JUST ANOTHER GIRL ON THE I.R.T.

Just Another Girl on the I.R.T. (1992)

JUST ANOTHER GIRL ON THE I.R.T.

(director/writer: Leslie Harris; cinematographer: Richard Connors; editor: Jack Haigis; music: Eric Sadler; cast: Ariyan Johnson (Chantel Mitchell), Kevin Thigpen (Tyrone), Ebony Jerido (Natete), Washington Paula (Jerard ), Chequita Jackson (Paula), Tony Wilkes (Owen Mitchell), Karen Robinson (Debra Mitchell); Runtime: 97; MPAA Rating: R; producers: Leslie Harris/Erwin Wilson; Miramax; 1992)

“Just another slice of life film that gets derailed.”

Reviewed by Dennis Schwartz

A rare film written and directed by an African-American woman, Leslie Harris, in her debut feature.
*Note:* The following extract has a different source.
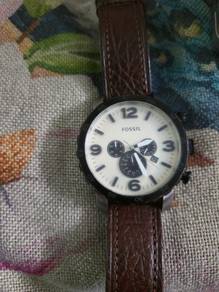 Fossil JR1390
Though offering a sympathetic portrayal of its loudmouth heroine and a disturbing view of teenage ignorance, its sassy characterizations lead nowhere but to an unconvincing contrived happy ending. The resolution offered serves as a mockery for the film’s attempt to be viewed as the real deal.
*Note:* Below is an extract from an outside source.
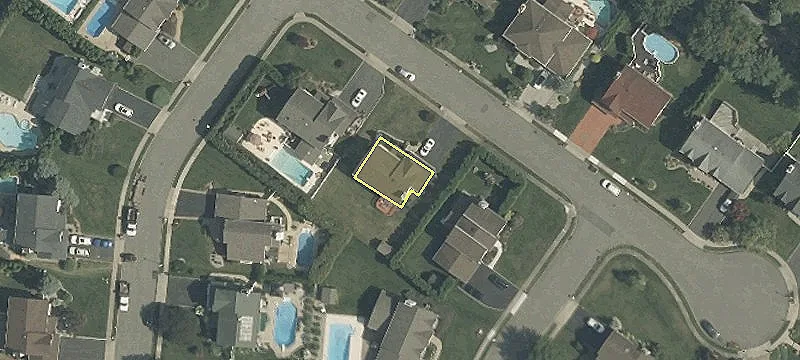 350 State Rte 10th, Unit 410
It’s a black experience film about a hotshot African-American 17-year-old Brooklyn high school student named Chantal (Ariyan Johnson) who lives in the projects, is an A student who wants to be a medical doctor but has a bad attitude and curses like a fishmonger. She’s a hard person to like but the filmmaker gives her love, as we watch her ride the I.R.T. to work as a clerk in a grocery story, hassling a white stereotyped customer, feel the pain of poverty as she observes how her quarreling parents live from paycheck to paycheck, goes off in a history class because the teacher won’t stop his lesson to talk about the black experience, hangs with her homegirls, and fends for herself with boys who want to get into her pants.
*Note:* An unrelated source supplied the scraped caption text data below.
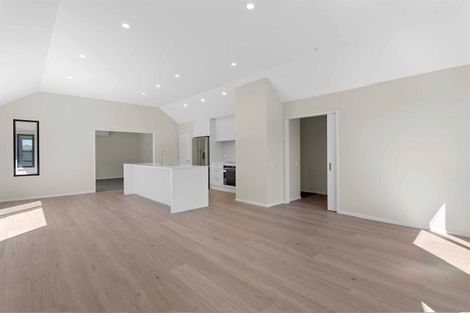 Photo of property in 54 Metehau Street, Marshland, Christchurch, 8083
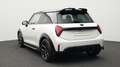 MINI Cooper S John Cooper Works Trim Weiß - thumbnail 6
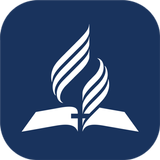 Tweed Valley Adventist College icon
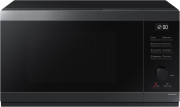 Samsung Microwave 32L Grill MWO With Grill Fry and Bread Defrost, MS32DG4504ATSG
The seemingly in control Chantal, who aims not to make the same mistakes as her mom and neighborhood girls in the slum, turns out to be ignorant of the facts of life. At a party she meets the smooth-talking Jeep-driving Tyrone and gets pregnant by engaging in unprotected sex. This leads to all her aspirations to escape the ghetto come crushing down on her.

Ariyan Johnson’s lively in-your-face performance is the glue that holds things together. But the earnest performance is undone by a weak script that settles for belaboring the obvious, amateur production values, and a quick-fix solution to the plot’s dilemma that doesn’t work. It doesn’t even get across a clear message about unwanted pregnancies, which was supposed to be at the heart of the film. In the end, it’s just another slice of life film that gets derailed.

It won a special jury prize at the 1993 Sundance Film Festival.